The perceived performance of my Nexus 5X has never been all that great. The app-swapping animations would stutter when switching between apps and the apps became unresponsive for a second or two after swapping. My background apps, usually a podcast or audio book player, would get killed-off while I was listening to them even when the display had been locked for a few minutes and I wasn’t otherwise using the device. The experience wasn’t great, but I could newer pin down the issue until now.
I’d looked into the memory usage of the device and noticed that the device’s 2 GB of memory was constrained. My apps seldom used more than 2–400 MB of memory, but the reported average total memory usage was usually around 1,8 GB at all time. 0,9–1,4 GB of the device’s memory was eaten up by System, plus the memory used by the default apps and services. Rebooting the device every morning cleared up the System’s memory usage for a few hours, but the problem would return.

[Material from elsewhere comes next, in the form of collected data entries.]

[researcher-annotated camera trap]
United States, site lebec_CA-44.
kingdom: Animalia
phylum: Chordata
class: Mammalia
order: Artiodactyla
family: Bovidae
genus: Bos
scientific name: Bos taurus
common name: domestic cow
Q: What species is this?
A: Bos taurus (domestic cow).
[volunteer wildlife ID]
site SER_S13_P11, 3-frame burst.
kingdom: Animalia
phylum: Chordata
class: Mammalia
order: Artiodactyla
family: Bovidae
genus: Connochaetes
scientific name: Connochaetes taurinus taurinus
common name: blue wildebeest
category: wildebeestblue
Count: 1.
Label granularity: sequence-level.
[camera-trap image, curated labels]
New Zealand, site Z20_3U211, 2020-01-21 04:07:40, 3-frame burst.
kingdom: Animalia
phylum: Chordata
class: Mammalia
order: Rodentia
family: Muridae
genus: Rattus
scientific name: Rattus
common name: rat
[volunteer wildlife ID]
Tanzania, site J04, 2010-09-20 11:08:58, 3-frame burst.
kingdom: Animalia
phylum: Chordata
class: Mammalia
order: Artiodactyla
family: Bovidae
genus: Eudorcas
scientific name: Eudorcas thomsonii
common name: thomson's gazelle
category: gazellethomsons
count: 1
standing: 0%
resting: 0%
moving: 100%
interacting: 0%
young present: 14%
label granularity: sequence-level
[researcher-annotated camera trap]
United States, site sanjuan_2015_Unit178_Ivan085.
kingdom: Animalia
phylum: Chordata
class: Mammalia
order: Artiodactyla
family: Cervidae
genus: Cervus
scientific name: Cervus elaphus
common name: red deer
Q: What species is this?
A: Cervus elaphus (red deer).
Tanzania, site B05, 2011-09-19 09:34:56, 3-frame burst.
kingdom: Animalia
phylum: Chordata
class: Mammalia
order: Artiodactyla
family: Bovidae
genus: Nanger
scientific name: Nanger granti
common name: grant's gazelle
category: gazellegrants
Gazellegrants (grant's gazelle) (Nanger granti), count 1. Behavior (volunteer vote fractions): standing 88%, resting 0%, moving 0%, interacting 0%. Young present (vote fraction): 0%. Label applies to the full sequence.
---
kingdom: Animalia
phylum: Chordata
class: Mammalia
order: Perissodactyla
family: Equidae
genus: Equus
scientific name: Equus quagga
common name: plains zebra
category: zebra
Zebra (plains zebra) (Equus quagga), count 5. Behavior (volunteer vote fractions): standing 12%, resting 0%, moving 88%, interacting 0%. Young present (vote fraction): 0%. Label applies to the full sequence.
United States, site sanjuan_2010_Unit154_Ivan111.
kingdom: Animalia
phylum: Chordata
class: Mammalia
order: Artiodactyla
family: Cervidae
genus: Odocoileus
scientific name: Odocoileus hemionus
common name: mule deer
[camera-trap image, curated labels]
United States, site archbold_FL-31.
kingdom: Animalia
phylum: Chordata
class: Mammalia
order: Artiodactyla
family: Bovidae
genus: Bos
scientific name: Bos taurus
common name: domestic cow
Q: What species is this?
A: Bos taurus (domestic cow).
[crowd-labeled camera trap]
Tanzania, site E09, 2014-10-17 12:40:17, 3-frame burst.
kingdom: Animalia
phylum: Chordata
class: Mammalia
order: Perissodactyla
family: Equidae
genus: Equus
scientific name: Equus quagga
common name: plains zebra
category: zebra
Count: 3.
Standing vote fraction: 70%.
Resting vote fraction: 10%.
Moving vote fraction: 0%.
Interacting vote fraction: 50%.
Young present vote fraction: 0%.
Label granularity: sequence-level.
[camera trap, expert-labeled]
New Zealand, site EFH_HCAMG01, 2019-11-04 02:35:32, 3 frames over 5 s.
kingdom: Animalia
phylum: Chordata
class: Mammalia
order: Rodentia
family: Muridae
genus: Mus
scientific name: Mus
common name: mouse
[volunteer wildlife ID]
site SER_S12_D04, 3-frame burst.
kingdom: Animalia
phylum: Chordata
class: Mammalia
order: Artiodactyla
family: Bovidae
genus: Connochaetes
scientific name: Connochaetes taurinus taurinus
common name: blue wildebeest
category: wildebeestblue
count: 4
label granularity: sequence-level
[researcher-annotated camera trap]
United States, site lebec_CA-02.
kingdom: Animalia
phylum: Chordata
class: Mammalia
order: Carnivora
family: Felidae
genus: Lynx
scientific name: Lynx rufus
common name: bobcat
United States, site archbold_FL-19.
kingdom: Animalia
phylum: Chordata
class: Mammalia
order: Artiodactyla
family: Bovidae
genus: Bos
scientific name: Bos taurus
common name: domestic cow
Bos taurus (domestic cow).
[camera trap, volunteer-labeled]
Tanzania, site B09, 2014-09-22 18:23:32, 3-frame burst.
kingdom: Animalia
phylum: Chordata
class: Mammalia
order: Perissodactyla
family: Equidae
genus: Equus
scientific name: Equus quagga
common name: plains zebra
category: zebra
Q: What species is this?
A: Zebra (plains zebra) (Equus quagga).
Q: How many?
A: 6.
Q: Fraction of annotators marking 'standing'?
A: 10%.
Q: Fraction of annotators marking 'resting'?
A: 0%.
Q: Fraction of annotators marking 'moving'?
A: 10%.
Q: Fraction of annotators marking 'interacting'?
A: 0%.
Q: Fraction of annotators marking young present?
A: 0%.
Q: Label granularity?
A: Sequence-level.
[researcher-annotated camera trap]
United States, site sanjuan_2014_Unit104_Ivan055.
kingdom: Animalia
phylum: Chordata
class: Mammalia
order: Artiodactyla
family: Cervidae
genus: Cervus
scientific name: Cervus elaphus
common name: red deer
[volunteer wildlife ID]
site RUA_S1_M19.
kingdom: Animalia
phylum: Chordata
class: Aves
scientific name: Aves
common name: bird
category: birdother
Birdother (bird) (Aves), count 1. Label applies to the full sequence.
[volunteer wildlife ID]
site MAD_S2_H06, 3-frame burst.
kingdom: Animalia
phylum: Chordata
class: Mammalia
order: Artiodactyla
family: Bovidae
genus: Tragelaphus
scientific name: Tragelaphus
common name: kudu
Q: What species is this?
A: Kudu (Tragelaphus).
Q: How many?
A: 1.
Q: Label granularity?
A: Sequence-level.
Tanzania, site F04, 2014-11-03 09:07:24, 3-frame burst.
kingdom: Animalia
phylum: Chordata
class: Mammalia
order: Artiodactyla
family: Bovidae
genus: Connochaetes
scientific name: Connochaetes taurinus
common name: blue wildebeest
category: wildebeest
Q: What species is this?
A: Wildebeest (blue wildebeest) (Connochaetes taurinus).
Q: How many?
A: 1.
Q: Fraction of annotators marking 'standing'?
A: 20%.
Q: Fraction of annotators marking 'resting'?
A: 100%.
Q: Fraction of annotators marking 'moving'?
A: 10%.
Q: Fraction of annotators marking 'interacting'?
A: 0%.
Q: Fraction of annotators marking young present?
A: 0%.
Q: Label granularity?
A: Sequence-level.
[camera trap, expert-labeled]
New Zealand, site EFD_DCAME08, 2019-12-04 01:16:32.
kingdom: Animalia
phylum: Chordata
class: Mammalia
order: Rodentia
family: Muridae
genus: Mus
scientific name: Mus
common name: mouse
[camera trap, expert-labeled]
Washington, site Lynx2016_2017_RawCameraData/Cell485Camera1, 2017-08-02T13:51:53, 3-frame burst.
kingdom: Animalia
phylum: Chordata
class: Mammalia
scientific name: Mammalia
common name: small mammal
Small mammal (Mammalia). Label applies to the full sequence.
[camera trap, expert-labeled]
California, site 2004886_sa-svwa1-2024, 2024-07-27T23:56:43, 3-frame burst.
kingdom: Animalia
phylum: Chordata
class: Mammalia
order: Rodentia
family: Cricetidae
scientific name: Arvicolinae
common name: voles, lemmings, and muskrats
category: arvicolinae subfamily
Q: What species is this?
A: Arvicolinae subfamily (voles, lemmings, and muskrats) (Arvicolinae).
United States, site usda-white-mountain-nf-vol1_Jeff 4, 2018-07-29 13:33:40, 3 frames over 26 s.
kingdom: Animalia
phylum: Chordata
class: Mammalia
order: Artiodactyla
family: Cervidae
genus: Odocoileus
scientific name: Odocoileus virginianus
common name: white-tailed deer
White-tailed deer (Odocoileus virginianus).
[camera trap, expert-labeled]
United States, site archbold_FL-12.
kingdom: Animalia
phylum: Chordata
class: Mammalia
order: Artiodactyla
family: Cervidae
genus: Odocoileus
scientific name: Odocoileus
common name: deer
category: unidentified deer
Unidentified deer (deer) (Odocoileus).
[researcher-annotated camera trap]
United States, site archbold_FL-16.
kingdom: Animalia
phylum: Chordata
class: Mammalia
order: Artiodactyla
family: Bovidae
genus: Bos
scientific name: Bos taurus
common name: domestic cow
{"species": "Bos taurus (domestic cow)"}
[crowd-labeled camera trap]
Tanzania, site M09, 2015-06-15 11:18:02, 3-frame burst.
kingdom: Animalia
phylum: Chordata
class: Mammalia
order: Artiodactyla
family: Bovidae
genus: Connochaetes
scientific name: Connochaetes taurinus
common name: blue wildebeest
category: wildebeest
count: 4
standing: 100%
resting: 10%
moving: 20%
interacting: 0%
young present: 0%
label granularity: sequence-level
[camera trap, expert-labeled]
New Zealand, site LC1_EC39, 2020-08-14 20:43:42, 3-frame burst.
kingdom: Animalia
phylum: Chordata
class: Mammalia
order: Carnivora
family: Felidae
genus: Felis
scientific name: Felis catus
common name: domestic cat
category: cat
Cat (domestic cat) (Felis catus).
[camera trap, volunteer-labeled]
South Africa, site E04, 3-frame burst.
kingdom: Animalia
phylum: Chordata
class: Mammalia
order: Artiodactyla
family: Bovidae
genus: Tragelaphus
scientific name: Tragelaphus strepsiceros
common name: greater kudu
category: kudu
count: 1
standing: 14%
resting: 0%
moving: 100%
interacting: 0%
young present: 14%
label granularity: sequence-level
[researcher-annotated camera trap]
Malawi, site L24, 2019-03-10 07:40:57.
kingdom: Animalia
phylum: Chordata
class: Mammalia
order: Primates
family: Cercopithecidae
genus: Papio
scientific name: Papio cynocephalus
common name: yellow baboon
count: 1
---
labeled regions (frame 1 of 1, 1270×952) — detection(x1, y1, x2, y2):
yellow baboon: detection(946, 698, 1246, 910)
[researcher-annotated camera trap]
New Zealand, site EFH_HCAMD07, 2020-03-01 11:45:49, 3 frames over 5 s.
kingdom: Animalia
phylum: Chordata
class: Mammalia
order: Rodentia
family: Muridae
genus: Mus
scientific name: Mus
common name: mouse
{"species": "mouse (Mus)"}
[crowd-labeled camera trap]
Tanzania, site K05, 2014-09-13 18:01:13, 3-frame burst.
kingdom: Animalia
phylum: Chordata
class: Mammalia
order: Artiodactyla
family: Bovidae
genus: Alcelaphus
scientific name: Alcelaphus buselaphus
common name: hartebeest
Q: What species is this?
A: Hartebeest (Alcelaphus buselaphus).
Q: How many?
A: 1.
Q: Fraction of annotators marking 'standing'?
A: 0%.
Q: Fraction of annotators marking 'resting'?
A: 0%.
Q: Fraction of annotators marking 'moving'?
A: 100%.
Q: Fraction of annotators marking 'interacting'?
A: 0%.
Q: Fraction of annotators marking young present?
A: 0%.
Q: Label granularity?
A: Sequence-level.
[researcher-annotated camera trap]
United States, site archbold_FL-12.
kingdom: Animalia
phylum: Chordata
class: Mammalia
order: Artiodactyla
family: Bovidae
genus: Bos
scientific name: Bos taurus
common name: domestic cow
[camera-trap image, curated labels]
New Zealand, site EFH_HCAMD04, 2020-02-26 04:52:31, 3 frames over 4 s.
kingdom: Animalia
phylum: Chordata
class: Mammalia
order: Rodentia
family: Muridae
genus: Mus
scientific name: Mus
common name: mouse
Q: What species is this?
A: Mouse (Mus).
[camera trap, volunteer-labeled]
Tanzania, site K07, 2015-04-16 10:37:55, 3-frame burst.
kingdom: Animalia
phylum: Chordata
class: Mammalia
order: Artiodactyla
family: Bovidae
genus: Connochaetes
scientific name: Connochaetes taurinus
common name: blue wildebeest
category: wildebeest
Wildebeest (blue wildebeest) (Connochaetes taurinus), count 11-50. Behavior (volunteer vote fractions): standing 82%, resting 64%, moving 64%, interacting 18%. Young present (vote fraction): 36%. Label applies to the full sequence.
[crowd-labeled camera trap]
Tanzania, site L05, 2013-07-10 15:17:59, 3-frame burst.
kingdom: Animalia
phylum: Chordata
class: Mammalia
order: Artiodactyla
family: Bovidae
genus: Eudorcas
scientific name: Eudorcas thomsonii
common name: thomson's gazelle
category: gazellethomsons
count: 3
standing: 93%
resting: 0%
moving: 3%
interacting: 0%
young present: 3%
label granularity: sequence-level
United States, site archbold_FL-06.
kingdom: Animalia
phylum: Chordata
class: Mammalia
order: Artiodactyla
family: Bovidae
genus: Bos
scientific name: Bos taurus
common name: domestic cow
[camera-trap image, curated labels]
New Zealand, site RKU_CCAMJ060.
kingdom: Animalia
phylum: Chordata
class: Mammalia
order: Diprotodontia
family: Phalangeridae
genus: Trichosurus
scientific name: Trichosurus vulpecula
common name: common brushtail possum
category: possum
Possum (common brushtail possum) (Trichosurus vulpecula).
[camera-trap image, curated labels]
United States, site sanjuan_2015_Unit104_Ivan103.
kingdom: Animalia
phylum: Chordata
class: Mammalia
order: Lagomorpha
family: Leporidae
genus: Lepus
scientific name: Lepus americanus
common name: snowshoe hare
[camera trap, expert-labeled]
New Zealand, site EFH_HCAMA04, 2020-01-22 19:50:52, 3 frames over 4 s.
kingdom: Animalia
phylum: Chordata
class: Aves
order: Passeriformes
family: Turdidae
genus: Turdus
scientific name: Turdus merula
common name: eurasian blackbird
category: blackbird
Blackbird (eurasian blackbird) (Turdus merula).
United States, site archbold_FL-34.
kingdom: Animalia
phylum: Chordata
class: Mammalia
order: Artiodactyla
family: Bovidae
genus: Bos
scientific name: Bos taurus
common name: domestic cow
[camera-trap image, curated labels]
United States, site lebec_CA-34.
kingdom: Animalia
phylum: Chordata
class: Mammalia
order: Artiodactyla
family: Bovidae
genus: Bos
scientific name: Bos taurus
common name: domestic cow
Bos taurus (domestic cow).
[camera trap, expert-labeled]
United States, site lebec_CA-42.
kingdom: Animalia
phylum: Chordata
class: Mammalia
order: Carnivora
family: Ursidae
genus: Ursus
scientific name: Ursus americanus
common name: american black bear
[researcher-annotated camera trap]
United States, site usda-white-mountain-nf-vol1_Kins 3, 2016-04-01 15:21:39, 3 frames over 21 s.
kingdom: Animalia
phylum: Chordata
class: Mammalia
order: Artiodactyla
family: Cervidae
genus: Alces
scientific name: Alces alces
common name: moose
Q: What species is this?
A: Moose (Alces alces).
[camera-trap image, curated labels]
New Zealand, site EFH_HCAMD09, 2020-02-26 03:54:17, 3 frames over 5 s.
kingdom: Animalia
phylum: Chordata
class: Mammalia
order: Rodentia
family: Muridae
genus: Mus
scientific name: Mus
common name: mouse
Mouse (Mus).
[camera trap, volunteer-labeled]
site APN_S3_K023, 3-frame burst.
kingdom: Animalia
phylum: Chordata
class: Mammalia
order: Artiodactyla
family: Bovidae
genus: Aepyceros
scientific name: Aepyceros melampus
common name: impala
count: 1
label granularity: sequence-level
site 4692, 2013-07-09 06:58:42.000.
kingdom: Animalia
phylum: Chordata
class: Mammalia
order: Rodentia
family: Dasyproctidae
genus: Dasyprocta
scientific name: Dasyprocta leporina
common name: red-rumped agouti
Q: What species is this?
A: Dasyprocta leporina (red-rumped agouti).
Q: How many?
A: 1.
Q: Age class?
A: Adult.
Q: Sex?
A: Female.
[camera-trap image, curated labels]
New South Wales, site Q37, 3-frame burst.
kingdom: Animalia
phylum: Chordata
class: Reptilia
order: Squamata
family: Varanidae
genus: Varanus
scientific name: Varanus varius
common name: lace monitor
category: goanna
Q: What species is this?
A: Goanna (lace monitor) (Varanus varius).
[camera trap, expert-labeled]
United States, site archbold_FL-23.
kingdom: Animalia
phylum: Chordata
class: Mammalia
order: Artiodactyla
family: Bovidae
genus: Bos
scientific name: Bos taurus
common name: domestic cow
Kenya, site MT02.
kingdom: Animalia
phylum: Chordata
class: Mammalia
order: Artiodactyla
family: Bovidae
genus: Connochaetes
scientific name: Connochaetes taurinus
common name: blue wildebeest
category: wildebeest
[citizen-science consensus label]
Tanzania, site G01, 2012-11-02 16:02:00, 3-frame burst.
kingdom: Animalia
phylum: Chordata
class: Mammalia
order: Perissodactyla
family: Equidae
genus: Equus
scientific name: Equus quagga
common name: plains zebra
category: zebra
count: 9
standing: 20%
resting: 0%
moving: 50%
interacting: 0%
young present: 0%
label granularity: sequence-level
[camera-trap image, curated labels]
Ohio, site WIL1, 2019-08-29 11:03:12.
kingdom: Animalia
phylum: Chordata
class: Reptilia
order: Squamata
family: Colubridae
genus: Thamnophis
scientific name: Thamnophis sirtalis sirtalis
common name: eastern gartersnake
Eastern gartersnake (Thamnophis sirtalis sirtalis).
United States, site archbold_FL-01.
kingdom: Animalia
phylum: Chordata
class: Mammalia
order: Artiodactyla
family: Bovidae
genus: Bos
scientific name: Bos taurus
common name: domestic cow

There’s nothing wrong with high memory usage if the device can manage it properly. Having free available memory does you no good; it’s there to be used. However, my Nexus 5X was clearly behaving like memory was constrained and the out-of-memory reaper (oom-reaper; the process that “kills” processes when running low on memory) were killing off my apps even while I was typing data into them.
Uninstalling apps and widgets didn’t help, and the memory usage report indicated that my apps weren’t the issue anyway. I’d tried going through a factory reset and avoided installing any apps at all and sticking with the Google provided default apps, but this didn’t make much of a difference. I learned to live with the abruptly interrupted audio and stuttering app-switching, and have done so for nearly two years.
My Nexus 5X defaults to the Google Now Launcher; a now kind-of-but-not-entirely-discontinued Google product. On a whim I decided to install a third-party launcher that resembles the Now Launcher but didn’t include the Google Now service screen (the “minus-one” screen.) My motivation was just to remove Google Now as I don’t use it but keep opening it by accident as it has such a prominent position on Android.
I didn’t notice the difference at first, but my phone stopped killing off my background apps and switching between apps went much faster and smoother. I looked into the memory consumption of my device, and notice it had dropped from 1,8 GB on average to 1,5 GB. Most notably, the system service now took up less memory than when I used the Google Now Launcher.
I had always just assumed that the Google provided launcher were doing a good job, but I now started questioning that assumption. I also notice that the Gboard (formerly Google Keyboard) process had an average memory consumption of 200 MB. I honestly don’t know how much memory a virtual keyboard software is supposed to use, but this seemed excessive. I went in to Gboard settings and disabled just about every feature I could find an off switch for: text suggestions strip, offensive word blocker, suggest contact names and personalized suggestions, glide typing, personal dictionary synchronization, predictive search, and usage statistics submission.
Within a few hours of use, the average memory consumption had fallen from 200 MB to 55 MB, which sounds more reasonable. Average system memory at this time was down to an average of 1,2 GB. The numbers has remained fairly stable like this with regular use for the last few weeks. My Nexus 5X has never felt this fast! I can instantly switch between apps now while listening to audiobooks! It’s amazing.
I’m not at all sure how representative my memory usage numbers are to that of other Nexus 5X owners. I do have some custom settings that could affect memory usage like having my device setup with two input languages. This could help explain a higher than normal memory footprint on the virtual keyboard app. I don’t believe it alone would explain the high system memory usage. In my experience, disabling the add-on services that Google have built-in to the keyboard app freed up a lot more memory than removing all but one of the input languages I’ve configured.
In any case, scaling back on unnecessary functionality in the virtual keyboard app combined with swapping out the default launcher did miracles for my Nexus 5X. I’m not sure why, but it never occurred to me to question the pre-installed software. The Nexus line of phones was supposed to be the best of the best of what is known as “stock-Android”.
I falsely believed that Android was doing a good enough job with memory management that a performance issue like the one I experienced shouldn’t have been an issue. To anyone experiencing performance issues with the Android devices, especially if these issues appeared after a system or app upgrade, do take the time to learn about and investigate your device’s memory utilization.